Biochemical Monitoring of Biosamples
In a typical NICU, systemic blood is routinely collected (as frequently as necessary) for monitoring changes in electrolytes, metabolites, and inflammatory markers (15, 44–47). Serum levels of various protein biomarkers indicative of neuron and/or glia damage and/or loss –neuron-specific enolase (NSE), neurofilament (NF), tau protein and its phosphorylated forms, ubiquitin carboxyl-terminal hydrolase-L1 (UCH-L1) and αII-spectrin breakdown product (SBDP145), glial fibrillary acidic protein (GFAP), and S100β – are also getting measured (48–52). It has been shown that the temporal profile (or trend) of changes in serum biomarker levels may be an important indicator of outcome (53, 54). However, the reported associations between serum levels of these protein biomarkers and injury severity and/or outcome are rather study specific. Despite the clinical practice and importance of such monitoring, obtaining and analyzing blood/serum samples at multiple post-injury time points (monitoring), are almost completely absent in experimental TBI work. While obtaining serial blood samples from small rodents under anesthesia can be challenging, determining time-dependent changes in serum biomarker levels has a very high clinical relevance. Serum biomarker data obtained in an experimental setting, when analyzed and interpreted in the context of other outcome measures (e.g., histology), greatly facilitate the understanding of serum biomarker changes as they relate to specific pathologies, injury severity, and prognosis.
Analyzing biomarkers in the cerebrospinal fluid (CSF) significantly improves the CNS specificity of detected changes (10, 55–59). CSF is also routinely collected in NICUs and is analyzed for changes in metabolism, inflammation, and the presence of infectious agents. Similar to blood/serum samples, CSF has been increasingly tested in clinical TBI for changes in protein biomarkers (56, 60–64). There are several promising candidates including ubiquitin C-terminal hydrolase-L1 (UCH-L1) that show correlation with injury outcomes. In contrast to clinical practice, very few experimental TBI studies have analyzed injury-induced changes of biomarkers in the CSF (65–67). Obtaining CSF from small rodents is not without its technical challenges, but volumes (~50 μl) sufficient for several biochemical and immunological assays can be obtained from rats using cistern puncture. Even though obtaining CSF from large animals (e.g., pigs) is relatively easy, it also rarely performed (65). Experimental data obtained by analyzing CSF samples at multiple time points, mimicking clinical practice, would be especially valuable in validating clinically used biomarkers and linking their changes to injury severity and outcome. Concurrent sampling and subsequent analysis of serum and CSF samples would help validate injury-induced changes in blood-based biomarkers in the context of injury severity as well as CNS specificity.

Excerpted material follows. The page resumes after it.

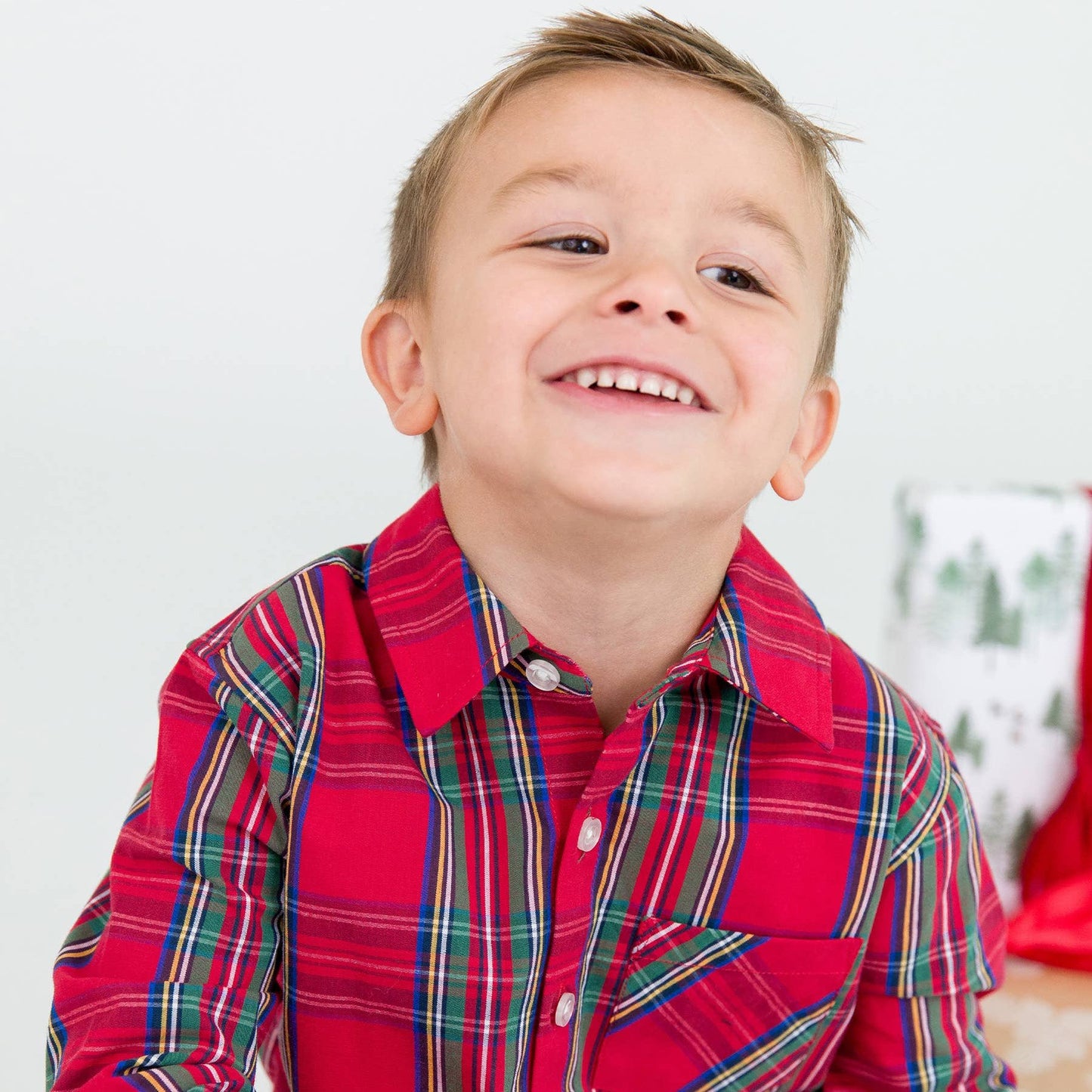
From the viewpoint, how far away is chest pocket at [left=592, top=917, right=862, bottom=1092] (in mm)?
1034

The CNS specificity of biomarkers can be even further improved by analyzing injury-induced changes in the brain interstitial fluid (ISF) collected by cerebral microdialysis (CMD) (68–73). The biochemical analysis of ISF has been used to monitor cerebral metabolism in numerous NICUs, because it provides important spatial information about ongoing pathological changes (10). Novel types of microdialysis catheters enable the collection of molecules up to 100 kDa molecular weight. Studies have shown that ISF samples can be analyzed by high-resolution mass spectrometry-based proteomics (74–76). Performing similar analyses in experimental TBI would require the use of large animal models with gyrencephalic brain and physiology close to humans.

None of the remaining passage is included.